La nature est fondamentale pour la vie humaine et le bien-être: elle permet la production alimentaire, régule le climat, maintient les cycles de l'eau et du carbone et contribue directement à la santé. Plus de la moitié de l'économie mondiale dépend, dans une plus ou moins la mesure, des services fournis par la nature. Cependant, les actions humaines provoquent une détérioration accélérée et répandue de la planète et de toutes les formes de vie qui l'habitent.
Les subventions aux secteurs économiques clés tels que l'agriculture, les combustibles fossiles, la pêche et l'exploitation minière perpétuent la dégradation de l'environnement, avec des impacts négatifs sur la biodiversité, le climat et la santé publique, selon de nouvelles recherches de l'Institut des sciences de l'environnement et de la technologie à l'Universitat Autònoma de Barcelone (ICTA-UAB).
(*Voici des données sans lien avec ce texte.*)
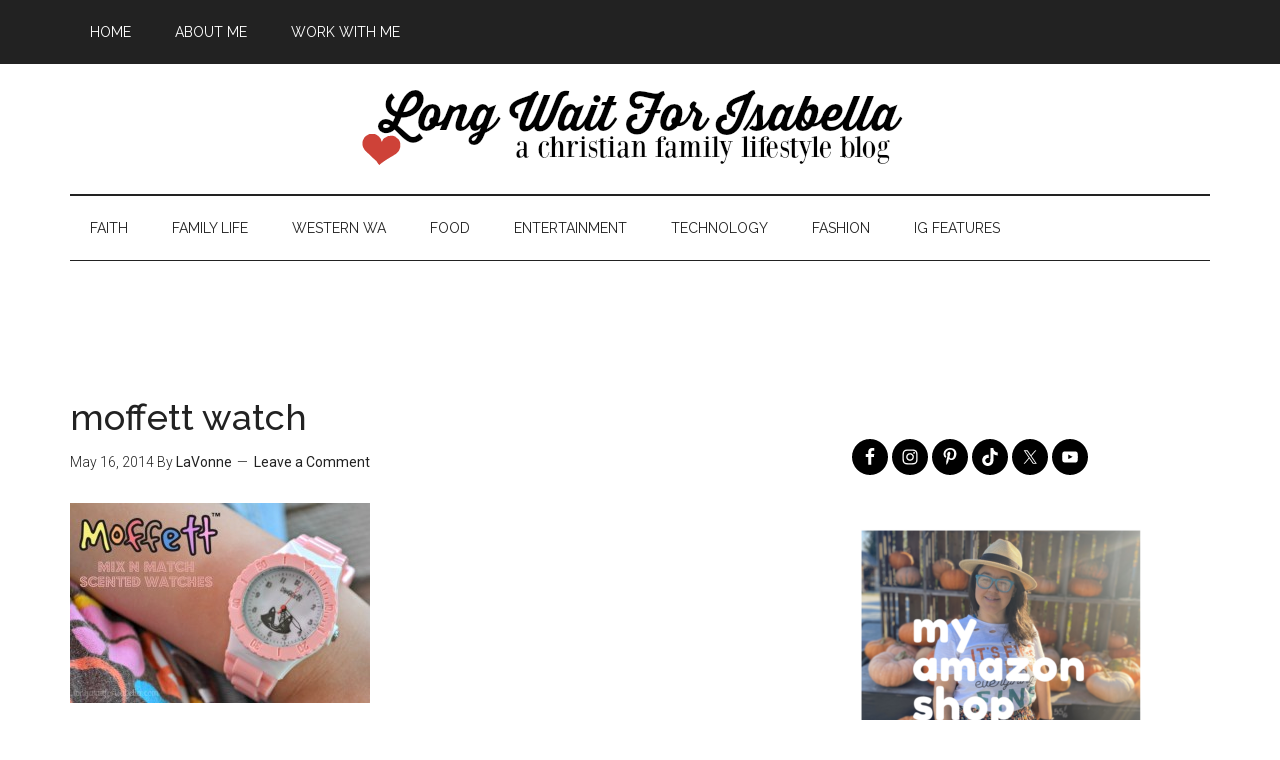

--- FILE ---
content_type: text/html; charset=utf-8
request_url: https://www.google.com/recaptcha/api2/aframe
body_size: 267
content:
<!DOCTYPE HTML><html><head><meta http-equiv="content-type" content="text/html; charset=UTF-8"></head><body><script nonce="lw5dgKw22W6BH4bbWwZ8kw">/** Anti-fraud and anti-abuse applications only. See google.com/recaptcha */ try{var clients={'sodar':'https://pagead2.googlesyndication.com/pagead/sodar?'};window.addEventListener("message",function(a){try{if(a.source===window.parent){var b=JSON.parse(a.data);var c=clients[b['id']];if(c){var d=document.createElement('img');d.src=c+b['params']+'&rc='+(localStorage.getItem("rc::a")?sessionStorage.getItem("rc::b"):"");window.document.body.appendChild(d);sessionStorage.setItem("rc::e",parseInt(sessionStorage.getItem("rc::e")||0)+1);localStorage.setItem("rc::h",'1768411642608');}}}catch(b){}});window.parent.postMessage("_grecaptcha_ready", "*");}catch(b){}</script></body></html>

--- FILE ---
content_type: text/plain
request_url: https://www.google-analytics.com/j/collect?v=1&_v=j102&a=1059067004&t=pageview&_s=1&dl=https%3A%2F%2Fwww.longwaitforisabella.com%2F2014%2F05%2Ftelling-time.html%2Fmoffett-watch&ul=en-us%40posix&dt=moffett%20watch%20-%20Long%20Wait%20For%20Isabella%7C%23%7C&sr=1280x720&vp=1280x720&_u=YCDAgEABCAAAACACI~&jid=572297688&gjid=172367852&cid=898203607.1768411640&tid=UA-50774561-34&_gid=1659255696.1768411642&_slc=1&z=280120156
body_size: -577
content:
2,cG-Y2PHBJ1PGH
L'étude, dirigée par la chercheuse de l'ICTA-UAB, Victoria Reyes-García, et récemment publiée dans la revue AmbioAide publique analysée accordée à six secteurs économiques clés (agriculture, combustibles fossiles, foresterie, infrastructures, pêcheries et aquaculture et mines) et les impacts indirects de leurs activités.
Les données récentes indiquent que ces secteurs reçoivent entre 1,7 et 3,2 billions de dollars par an dans les subventions publiques, tandis que les dommages environnementaux qu'ils génèrent par des impacts indirects sur la planète sont estimés entre 10,5 $ et 22,6 billions de dollars par an.
L'étude indique que la dégradation de l'environnement qu'ils génèrent ont déjà des conséquences économiques importantes. La Banque mondiale avertit que la perte des services de nature essentiels, tels que la pollinisation, les pêches marines et l'approvisionnement en bois, pourrait réduire le PIB mondial de 2,7 billions de dollars d'ici 2030. Au Royaume-Uni, il est estimé que l'impact de la perte de biodiversité pourrait entraîner une baisse du PIB entre 6% et 12% sur la même période.
La recherche analyse les secteurs les plus critiques grâce à une revue documentaire approfondie:
- Combustibles fossiles: en 2022, les subventions à ce secteur ont atteint 7 billions de dollars. L'élimination de ces subventions pourrait réduire les émissions de co₂ mondial de 43% et empêcher jusqu'à 1,6 million de décès prématurés par an, en raison de l'amélioration de la qualité de l'air.
- Agriculture: Ses impacts comprennent les émissions de gaz à effet de serre, la dégradation des sols et la pollution des eaux souterraines et souterraine.
- Forestry: En 2024, les activités forestières ont reçu 175 milliards de dollars de subventions. Cependant, la déforestation brute en 2023 était de 6,37 millions d'hectares. Cela contribue à l'échec de l'obtention des objectifs climatiques mondiaux.
- Infrastructure: La construction d'infrastructures, telles que les routes et les systèmes d'irrigation, contribue à la perte d'habitats naturels et à l'utilisation non durable de l'eau. En 2015, ce secteur a reçu 2,3 billions de dollars de subventions à l'échelle mondiale.
- Pêche et aquaculture: les subventions dans ce secteur ont atteint 55 milliards de dollars en 2023. Beaucoup de ces subventions favorisent des pratiques non durables, telles que la surpêche et la pêche illégale, qui menacent la biodiversité marine.
- Exploitation minière: Ce secteur a reçu au moins 40 milliards de dollars de subventions, bien qu'une grande partie ne soit pas signalée de manière transparente. En outre, 80% de l'exploitation métallurgique est effectuée dans les régions de la planète à riche biodiversité, provoquant de profonds impacts écologiques.
« L'un des principaux messages de l'étude est qu'il n'y a pas de système pour surveiller le nombre de subventions, à quelle industrie et à l'appui des activités. Ces informations sont difficiles à obtenir, et cette étude préconise une plus grande transparence des gouvernements dans la fourniture de ces informations », explique Reyes-García.
Ce manque d'informations devient encore plus inquiétant lorsque l'on considère l'ampleur des subventions à divers secteurs économiques et leurs impacts indirects qui stimulent la dégradation de l'environnement. Pour cette raison, la recherche ICTA-UAB montre que le modèle économique actuel a besoin d'une transformation urgente.
Heureusement, il existe déjà des exemples positifs. La Nouvelle-Zélande a éliminé les subventions de pêche et les a remplacées par des incitations en fonction des critères de durabilité. La Zambie redirige les subventions agricoles envers les pratiques conviviales sur le climat et la biodiversité, et l'Angleterre a mis en œuvre un système de paiements pour les services écosystémiques dans le secteur agricole.
Ces expériences démontrent qu'il est possible de rediriger les ressources publiques vers des modèles de développement qui protègent la biodiversité et d'assurer le bien-être des générations actuelles et futures.